L’assurance-vie se positionne comme une solution privilégiée pour maintenir votre niveau de vie une fois à la retraite. Sa grande flexibilité en fait un produit d’épargne particulièrement attractif.
Contrairement à d’autres placements, les capitaux investis ne sont pas figés jusqu’à l’âge légal de départ à la retraite.

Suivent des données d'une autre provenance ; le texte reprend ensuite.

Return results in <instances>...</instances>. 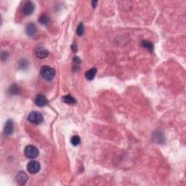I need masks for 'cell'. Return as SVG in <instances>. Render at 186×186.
<instances>
[{
  "instance_id": "1",
  "label": "cell",
  "mask_w": 186,
  "mask_h": 186,
  "mask_svg": "<svg viewBox=\"0 0 186 186\" xmlns=\"http://www.w3.org/2000/svg\"><path fill=\"white\" fill-rule=\"evenodd\" d=\"M40 74L45 80L52 81L55 76V71L48 66H44L41 67Z\"/></svg>"
},
{
  "instance_id": "2",
  "label": "cell",
  "mask_w": 186,
  "mask_h": 186,
  "mask_svg": "<svg viewBox=\"0 0 186 186\" xmlns=\"http://www.w3.org/2000/svg\"><path fill=\"white\" fill-rule=\"evenodd\" d=\"M28 119L33 124H40L43 122V116L38 111H32L29 114Z\"/></svg>"
},
{
  "instance_id": "3",
  "label": "cell",
  "mask_w": 186,
  "mask_h": 186,
  "mask_svg": "<svg viewBox=\"0 0 186 186\" xmlns=\"http://www.w3.org/2000/svg\"><path fill=\"white\" fill-rule=\"evenodd\" d=\"M24 153L25 156L29 159H35L39 155V150L35 146L29 145L25 148Z\"/></svg>"
},
{
  "instance_id": "4",
  "label": "cell",
  "mask_w": 186,
  "mask_h": 186,
  "mask_svg": "<svg viewBox=\"0 0 186 186\" xmlns=\"http://www.w3.org/2000/svg\"><path fill=\"white\" fill-rule=\"evenodd\" d=\"M41 169L40 164L37 161H31L27 164V170L31 174H37Z\"/></svg>"
},
{
  "instance_id": "5",
  "label": "cell",
  "mask_w": 186,
  "mask_h": 186,
  "mask_svg": "<svg viewBox=\"0 0 186 186\" xmlns=\"http://www.w3.org/2000/svg\"><path fill=\"white\" fill-rule=\"evenodd\" d=\"M35 6L31 2H27L22 7V13L24 15H31L33 13Z\"/></svg>"
},
{
  "instance_id": "6",
  "label": "cell",
  "mask_w": 186,
  "mask_h": 186,
  "mask_svg": "<svg viewBox=\"0 0 186 186\" xmlns=\"http://www.w3.org/2000/svg\"><path fill=\"white\" fill-rule=\"evenodd\" d=\"M28 180V176L24 172H19L16 176L17 183L20 185H24Z\"/></svg>"
},
{
  "instance_id": "7",
  "label": "cell",
  "mask_w": 186,
  "mask_h": 186,
  "mask_svg": "<svg viewBox=\"0 0 186 186\" xmlns=\"http://www.w3.org/2000/svg\"><path fill=\"white\" fill-rule=\"evenodd\" d=\"M35 104L37 105V106L39 107H43L45 106H46L47 104V100L46 98V97L43 95H38L37 97L35 98Z\"/></svg>"
},
{
  "instance_id": "8",
  "label": "cell",
  "mask_w": 186,
  "mask_h": 186,
  "mask_svg": "<svg viewBox=\"0 0 186 186\" xmlns=\"http://www.w3.org/2000/svg\"><path fill=\"white\" fill-rule=\"evenodd\" d=\"M13 130H14V124H13V122L12 120H8L7 122V123L5 124V130H4V132H5V134L7 136L11 135L13 132Z\"/></svg>"
},
{
  "instance_id": "9",
  "label": "cell",
  "mask_w": 186,
  "mask_h": 186,
  "mask_svg": "<svg viewBox=\"0 0 186 186\" xmlns=\"http://www.w3.org/2000/svg\"><path fill=\"white\" fill-rule=\"evenodd\" d=\"M37 26H36L33 23H29V24L26 25V27H25V33H26V34L29 36V37H32V36H33L37 33Z\"/></svg>"
},
{
  "instance_id": "10",
  "label": "cell",
  "mask_w": 186,
  "mask_h": 186,
  "mask_svg": "<svg viewBox=\"0 0 186 186\" xmlns=\"http://www.w3.org/2000/svg\"><path fill=\"white\" fill-rule=\"evenodd\" d=\"M48 54H49L48 51L42 47H38L37 50H36V55H37V56L38 57L39 59L45 58L46 57H47Z\"/></svg>"
},
{
  "instance_id": "11",
  "label": "cell",
  "mask_w": 186,
  "mask_h": 186,
  "mask_svg": "<svg viewBox=\"0 0 186 186\" xmlns=\"http://www.w3.org/2000/svg\"><path fill=\"white\" fill-rule=\"evenodd\" d=\"M96 74H97V69L95 68H92L85 73V77H86L87 79L91 81L95 78Z\"/></svg>"
},
{
  "instance_id": "12",
  "label": "cell",
  "mask_w": 186,
  "mask_h": 186,
  "mask_svg": "<svg viewBox=\"0 0 186 186\" xmlns=\"http://www.w3.org/2000/svg\"><path fill=\"white\" fill-rule=\"evenodd\" d=\"M141 45L142 47L147 49L148 51H150V52H153L154 49V45L153 43L151 42V41L148 40H142L141 41Z\"/></svg>"
},
{
  "instance_id": "13",
  "label": "cell",
  "mask_w": 186,
  "mask_h": 186,
  "mask_svg": "<svg viewBox=\"0 0 186 186\" xmlns=\"http://www.w3.org/2000/svg\"><path fill=\"white\" fill-rule=\"evenodd\" d=\"M38 21L39 23H41V25H47L50 21V18H49V15H46V14H43L39 16Z\"/></svg>"
},
{
  "instance_id": "14",
  "label": "cell",
  "mask_w": 186,
  "mask_h": 186,
  "mask_svg": "<svg viewBox=\"0 0 186 186\" xmlns=\"http://www.w3.org/2000/svg\"><path fill=\"white\" fill-rule=\"evenodd\" d=\"M63 101L69 105H74L76 103V100L71 95H66L63 97Z\"/></svg>"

Il est possible d’effectuer des rachats, qu’ils soient partiels ou totaux, à n’importe quel moment, bien que l’avantage fiscal soit optimisé après huit ans de détention.
De plus, la gestion des versements est entièrement libre : vous décidez du montant et de la fréquence de vos apports, en fonction de vos capacités et de vos objectifs.
Vos fonds sont répartis entre deux catégories de supports : les fonds en euros, reconnus pour leur sécurité, et les unités de compte, qui offrent un potentiel de rendement supérieur mais comportent des risques de perte en capital.
La répartition entre ces différents supports peut être ajustée à tout moment. Dans une optique de long terme, il est judicieux de sécuriser progressivement votre épargne à l’approche de la retraite.
La flexibilité se retrouve également au moment de la sortie. Vous avez la possibilité de retirer votre capital en une seule fois ou de manière échelonnée via des rachats partiels planifiés. Une autre option est la rente viagère, garantissant des revenus réguliers jusqu’à la fin de votre vie.
En outre, la fiscalité avantageuse de l’assurance-vie contribue à son attrait. Après huit ans, seuls les intérêts sont soumis à l’impôt, et ce, après application d’un abattement significatif. La part imposable des plus-values peut bénéficier d’un prélèvement forfaitaire libératoire à un taux compétitif de seulement 7,5 %.
Enfin, en cas de décès de l’assuré, les sommes sont transmises aux bénéficiaires désignés, échappant généralement aux règles de la succession.
Pour aller plus loin : Comment anticiper votre départ à la retraite dès 60 ans
Préparer sa retraite grâce au Plan d’épargne retraite (PER) individuel : une option moderne
Introduit par la loi PACTE en octobre 2019, le Plan d’épargne retraite (PER) individuel a succédé, depuis le 1er octobre 2020, aux anciens dispositifs d’épargne retraite qui ne sont désormais plus commercialisés.
Le PER offre des atouts non négligeables par rapport à ses prédécesseurs, tels que le PERP. Il se distingue notamment par des modalités de sortie bien plus flexibles. Les épargnants peuvent choisir de récupérer leur capital sous forme de rente, de capital, ou même une combinaison des deux.
À l’instar des anciens produits d’épargne retraite comme le contrat Madelin ou le PERP, les fonds versés sur un PER sont, en principe, indisponibles jusqu’à l’âge légal de la retraite. Cependant, des situations de déblocage anticipé sont prévues. Outre les motifs traditionnels (décès du conjoint, invalidité, fin des droits au chômage), le PER introduit une nouvelle possibilité : l’acquisition de la résidence principale.
La fiscalité applicable au PER, identique à celle du PERP, s’avère particulièrement attractive. Les versements peuvent être déduits de votre revenu imposable, dans la limite d’un plafond spécifique. Si vous optez pour ne pas déduire les versements à l’entrée, un avantage fiscal vous sera accordé à la sortie du contrat.
Avant de souscrire à un PER pour investir pour votre retraite, il est essentiel de considérer les frais associés. Ceux-ci peuvent inclure les frais de gestion du plan, les frais liés aux arbitrages entre supports d’épargne, et les frais de mise en place d’une rente viagère.